Pitfall Movie Review
Pitfall is the second of three noir films Andre de Toth directed between 1944 and 1954. Only four years after Murder My Sweet, Dick Powell isn't Philip Marlowe anymore, he's insurance agent John Forbes, Sue's (Jane Wyatt) husband and Tommy's (Jimmy Hunt) father. Forbes once nurtured an adolescent fantasy that his life would be more interesting and more rewarding, but now the years of domestic rituals and insurance claims stretch ahead of him in all their yawning dullness. Forbes and a private investigator named Mack MacDonald (Raymond Burr) are trying to recover goods purchased with robbery loot. They meet model Mona Stevens (Lizabeth Scott), the robber's girlfriend, retrieve the goods, and the credits roll. Whoa, rewind! Well, what do you THINK happens? Frustrated agent and frustrated detective meet gorgeous blonde Mona, they all become pals (Sue and Tommy, too), and the credits roll. NOPE, this is Noirville. If John and Mona have an affair, all hell will break loose and it does. Remember: Mack is frustrated, too. Mona has a boyfriend in jail (Byron Barr as Bill Smiley). Sue doesn't know about Mona, which means she'll HAVE to know about Mona, and life will never be the same.
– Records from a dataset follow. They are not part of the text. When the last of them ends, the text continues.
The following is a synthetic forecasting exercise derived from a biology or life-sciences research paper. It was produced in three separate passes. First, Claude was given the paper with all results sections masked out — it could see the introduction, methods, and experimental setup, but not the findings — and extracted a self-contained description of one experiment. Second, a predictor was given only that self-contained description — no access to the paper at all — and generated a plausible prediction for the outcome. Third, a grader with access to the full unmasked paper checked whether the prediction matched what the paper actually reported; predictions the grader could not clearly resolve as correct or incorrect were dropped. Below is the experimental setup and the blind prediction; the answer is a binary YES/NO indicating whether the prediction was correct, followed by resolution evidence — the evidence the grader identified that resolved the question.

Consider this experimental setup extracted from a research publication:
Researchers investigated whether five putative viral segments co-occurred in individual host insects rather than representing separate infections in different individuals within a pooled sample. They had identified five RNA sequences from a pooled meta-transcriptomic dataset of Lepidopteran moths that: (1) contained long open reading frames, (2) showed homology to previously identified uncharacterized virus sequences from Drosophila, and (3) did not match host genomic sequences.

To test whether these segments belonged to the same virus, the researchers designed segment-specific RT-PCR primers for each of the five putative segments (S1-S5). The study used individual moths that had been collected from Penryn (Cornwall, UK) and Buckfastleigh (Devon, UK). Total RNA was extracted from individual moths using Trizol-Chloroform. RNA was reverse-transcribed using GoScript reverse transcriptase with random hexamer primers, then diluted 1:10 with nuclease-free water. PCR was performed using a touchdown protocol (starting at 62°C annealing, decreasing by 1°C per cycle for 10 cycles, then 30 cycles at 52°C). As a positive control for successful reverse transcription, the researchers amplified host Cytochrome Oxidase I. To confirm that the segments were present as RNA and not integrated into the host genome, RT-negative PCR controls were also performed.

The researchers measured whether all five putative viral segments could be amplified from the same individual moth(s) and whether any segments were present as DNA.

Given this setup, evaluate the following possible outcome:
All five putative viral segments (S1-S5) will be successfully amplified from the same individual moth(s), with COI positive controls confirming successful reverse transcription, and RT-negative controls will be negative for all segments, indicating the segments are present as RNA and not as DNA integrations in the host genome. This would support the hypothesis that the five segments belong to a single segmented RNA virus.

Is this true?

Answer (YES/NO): YES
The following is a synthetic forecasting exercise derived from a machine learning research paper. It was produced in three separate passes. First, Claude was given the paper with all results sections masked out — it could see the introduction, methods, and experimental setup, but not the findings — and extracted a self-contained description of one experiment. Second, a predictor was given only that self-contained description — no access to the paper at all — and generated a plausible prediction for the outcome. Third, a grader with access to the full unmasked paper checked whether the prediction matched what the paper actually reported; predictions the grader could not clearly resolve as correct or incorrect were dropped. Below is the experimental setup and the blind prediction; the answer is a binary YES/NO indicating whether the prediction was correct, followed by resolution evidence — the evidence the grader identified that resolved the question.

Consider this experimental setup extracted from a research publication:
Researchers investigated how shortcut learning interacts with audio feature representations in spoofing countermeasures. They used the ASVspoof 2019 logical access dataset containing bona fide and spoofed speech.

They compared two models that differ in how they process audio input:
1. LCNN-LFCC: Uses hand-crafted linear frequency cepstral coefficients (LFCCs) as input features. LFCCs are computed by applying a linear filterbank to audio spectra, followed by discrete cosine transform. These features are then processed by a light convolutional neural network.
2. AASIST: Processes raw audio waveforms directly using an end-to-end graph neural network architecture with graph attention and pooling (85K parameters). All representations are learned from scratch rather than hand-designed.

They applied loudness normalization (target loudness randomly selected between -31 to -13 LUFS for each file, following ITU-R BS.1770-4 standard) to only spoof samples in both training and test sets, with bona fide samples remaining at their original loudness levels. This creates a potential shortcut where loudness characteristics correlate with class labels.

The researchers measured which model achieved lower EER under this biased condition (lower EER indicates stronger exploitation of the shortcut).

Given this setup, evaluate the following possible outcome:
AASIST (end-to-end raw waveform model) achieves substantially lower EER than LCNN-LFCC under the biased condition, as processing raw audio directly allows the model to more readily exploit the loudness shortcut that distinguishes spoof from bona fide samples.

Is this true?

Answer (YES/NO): NO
The moral? Don't choke on your adolescent fantasies! We're practically in the 1950s, boys and girls, domestic rituals and insurance claims are GOOD for you, sex with the cool blonde who hates the detective who wants to have sex with the cool blonde instead of you is BAD for you. Again, wife and work: GOOD; affair with Mona: BAD. De Toth shows how the crushing weight of the familiar would drive a guy like John Forbes to go wild. He also shows that the familiar is equally crushing to Sue Forbes, and only her faith in a faithless partner makes it any more bearable for her. And de Toth gets a really sick and twisted performance out of Burr, who's aces as Mack! Look for de Toth's Dark Waters and Crime Wave, also on video. Based on the novel by Jay Dratler.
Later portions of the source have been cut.